Mizell also said she couldn’t cite any examples of when Louisianans complained about a trans woman being part of a women’s team, but argued the bill was necessary to prevent future “problems.”
“In Louisiana, we build levees before there’s a flood, so we’re pretty good at preempting a problem,” she said.
The Louisiana bill would require elementary, secondary and college sports teams that receive state funding to be designated based on “biological sex,” thus prohibiting trans women and girls from participating on women’s athletic teams.
While the bill doesn’t define “biological sex,” the term has been used by Republican lawmakers around the country to refer to the sex assigned at birth based on reproductive biology and genetics.
While sex is a category that refers broadly to physiology, a person’s gender is an innate sense of identity. The factors that go into determining the sex listed on a person’s birth certificate may include anatomy, genetics and hormones, and there is broad natural variation in each of these categories.
For this reason, the language of “biological sex,” as used in this legislation, can be overly simplistic and misleading.
SB 156 would also shield schools, coaches and other school employees enforcing the ban from any legal action, and would allow cisgender women to take legal action if they claim they were “deprived of an athletic opportunity” because of a violation of the proposed ban.
Speaking to reporters in April, Edwards said he doesn’t support the bill because “we don’t have a problem in Louisiana today in the sense that we have individuals out there who are trans females trying to participate in sports.”
“But, first and foremost, I am really concerned about emotionally fragile people and the idea that the weight of the state would be put behind something that is unnecessary and discriminatory and very hurtful to those individuals when there’s not a compelling reason to do it,” he said.
The governor also pointed to a recent announcement by the NCAA that the body doesn’t support such bans and that it’s closely monitoring them to make sure NCAA championships can be held “in ways that are welcoming and respectful of all participants.”
“We know that there would be an adverse impact to the state with respect to the NCAA and other things,” Edwards said last month.
In opposing such bans this year, Democrats have pointed to the NCAA’s decision in 2016 not to host the Final Four in cities that enforce anti-LGBTQ measures.

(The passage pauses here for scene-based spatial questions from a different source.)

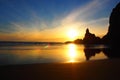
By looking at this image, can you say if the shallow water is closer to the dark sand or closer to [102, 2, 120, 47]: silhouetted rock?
the dark sand

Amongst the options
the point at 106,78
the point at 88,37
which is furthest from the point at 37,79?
the point at 88,37

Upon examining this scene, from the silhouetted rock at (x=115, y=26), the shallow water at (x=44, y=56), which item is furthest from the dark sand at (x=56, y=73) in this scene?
the silhouetted rock at (x=115, y=26)

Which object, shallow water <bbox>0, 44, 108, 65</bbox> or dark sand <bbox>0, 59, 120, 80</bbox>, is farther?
shallow water <bbox>0, 44, 108, 65</bbox>

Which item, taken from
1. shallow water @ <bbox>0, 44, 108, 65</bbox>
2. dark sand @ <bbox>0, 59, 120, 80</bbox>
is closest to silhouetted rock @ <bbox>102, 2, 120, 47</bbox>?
shallow water @ <bbox>0, 44, 108, 65</bbox>

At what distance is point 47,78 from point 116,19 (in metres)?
97.3

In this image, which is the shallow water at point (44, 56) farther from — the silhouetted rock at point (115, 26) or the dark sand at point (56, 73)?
the silhouetted rock at point (115, 26)

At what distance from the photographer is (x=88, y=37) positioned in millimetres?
174250

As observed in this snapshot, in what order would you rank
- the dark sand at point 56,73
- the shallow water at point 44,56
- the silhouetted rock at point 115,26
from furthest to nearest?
the silhouetted rock at point 115,26
the shallow water at point 44,56
the dark sand at point 56,73

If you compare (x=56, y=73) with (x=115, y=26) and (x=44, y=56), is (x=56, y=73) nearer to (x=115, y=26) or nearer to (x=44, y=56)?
(x=44, y=56)

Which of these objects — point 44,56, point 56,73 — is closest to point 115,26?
point 44,56

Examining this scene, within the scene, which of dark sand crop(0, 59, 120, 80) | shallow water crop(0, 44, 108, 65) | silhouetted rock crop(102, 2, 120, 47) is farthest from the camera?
silhouetted rock crop(102, 2, 120, 47)

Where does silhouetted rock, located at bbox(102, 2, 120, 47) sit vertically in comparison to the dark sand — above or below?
above

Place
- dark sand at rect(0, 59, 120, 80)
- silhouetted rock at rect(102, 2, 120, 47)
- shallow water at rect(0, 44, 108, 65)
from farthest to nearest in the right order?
1. silhouetted rock at rect(102, 2, 120, 47)
2. shallow water at rect(0, 44, 108, 65)
3. dark sand at rect(0, 59, 120, 80)

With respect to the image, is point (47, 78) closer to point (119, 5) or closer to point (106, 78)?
point (106, 78)
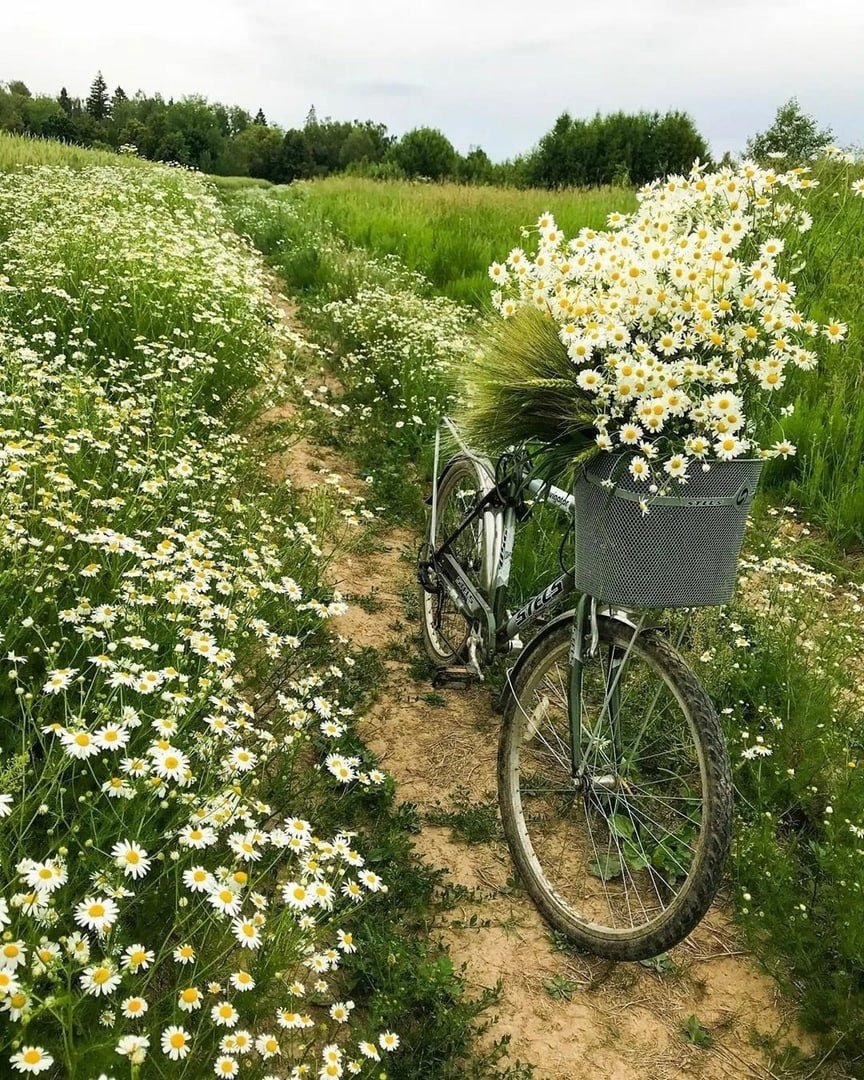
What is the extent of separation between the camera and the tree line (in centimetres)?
3691

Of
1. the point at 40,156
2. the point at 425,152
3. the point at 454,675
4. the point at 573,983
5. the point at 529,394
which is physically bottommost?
the point at 573,983

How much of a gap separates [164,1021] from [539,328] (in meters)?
1.89

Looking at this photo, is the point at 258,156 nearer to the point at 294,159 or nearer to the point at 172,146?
the point at 294,159

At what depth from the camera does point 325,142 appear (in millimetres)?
75000

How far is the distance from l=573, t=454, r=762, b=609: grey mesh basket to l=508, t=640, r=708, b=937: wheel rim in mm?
321

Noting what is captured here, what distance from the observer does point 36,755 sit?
2494mm

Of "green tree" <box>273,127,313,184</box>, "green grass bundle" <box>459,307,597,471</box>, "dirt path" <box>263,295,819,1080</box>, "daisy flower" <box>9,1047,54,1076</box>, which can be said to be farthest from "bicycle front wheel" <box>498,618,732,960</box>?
"green tree" <box>273,127,313,184</box>

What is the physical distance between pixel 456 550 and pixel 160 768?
2266 millimetres

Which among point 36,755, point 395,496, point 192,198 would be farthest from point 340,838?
point 192,198

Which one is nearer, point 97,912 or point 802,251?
point 97,912

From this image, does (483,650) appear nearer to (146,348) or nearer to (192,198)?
(146,348)

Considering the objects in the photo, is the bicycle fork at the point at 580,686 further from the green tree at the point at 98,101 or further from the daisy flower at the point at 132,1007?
the green tree at the point at 98,101

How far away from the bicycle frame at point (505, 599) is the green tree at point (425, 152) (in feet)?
143

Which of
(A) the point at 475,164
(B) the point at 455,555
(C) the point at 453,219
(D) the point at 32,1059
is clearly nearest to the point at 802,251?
(B) the point at 455,555
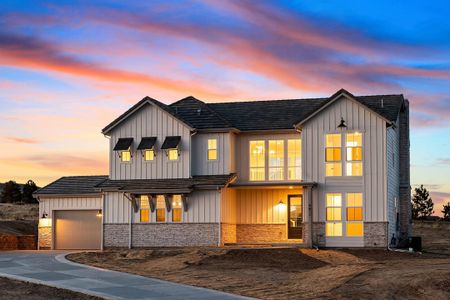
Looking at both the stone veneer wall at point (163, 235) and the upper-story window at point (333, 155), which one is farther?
the stone veneer wall at point (163, 235)

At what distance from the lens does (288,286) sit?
21.8 m

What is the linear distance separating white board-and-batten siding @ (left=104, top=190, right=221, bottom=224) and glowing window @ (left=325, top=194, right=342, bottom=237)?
5085 mm

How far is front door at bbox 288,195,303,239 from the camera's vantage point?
37.1 m

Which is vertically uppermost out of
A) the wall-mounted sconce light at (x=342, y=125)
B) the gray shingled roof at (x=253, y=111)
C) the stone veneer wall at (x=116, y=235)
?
the gray shingled roof at (x=253, y=111)

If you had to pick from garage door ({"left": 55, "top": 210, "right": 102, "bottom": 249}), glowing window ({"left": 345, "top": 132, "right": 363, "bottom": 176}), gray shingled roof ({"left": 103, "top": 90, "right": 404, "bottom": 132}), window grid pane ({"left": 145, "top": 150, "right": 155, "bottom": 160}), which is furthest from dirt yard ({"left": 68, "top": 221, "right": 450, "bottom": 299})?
gray shingled roof ({"left": 103, "top": 90, "right": 404, "bottom": 132})

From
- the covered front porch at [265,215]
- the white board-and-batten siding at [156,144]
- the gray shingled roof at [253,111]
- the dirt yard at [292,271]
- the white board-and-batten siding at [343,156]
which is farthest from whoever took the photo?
the covered front porch at [265,215]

The body’s policy came after North Carolina approved a measure that required people to use the public restroom that corresponded with the gender on their birth certificate — a rule that was later repealed, resulting in the NCAA ending its own ban.
The bill is also opposed by the Human Rights Campaign, one of the nation’s largest LGBTQ rights groups, which said in a statement Thursday that the proposed ban “is shameful and sends a harmful message to LGBTQ youth.”
“Legislators and supporters who say it is about a level playing field cannot even provide an example of one incident where this issue has even occurred. I hope Gov. John Bel Edwards keeps his word and vetoes this terrible legislation,” said HRC president Alphonso David in the statement.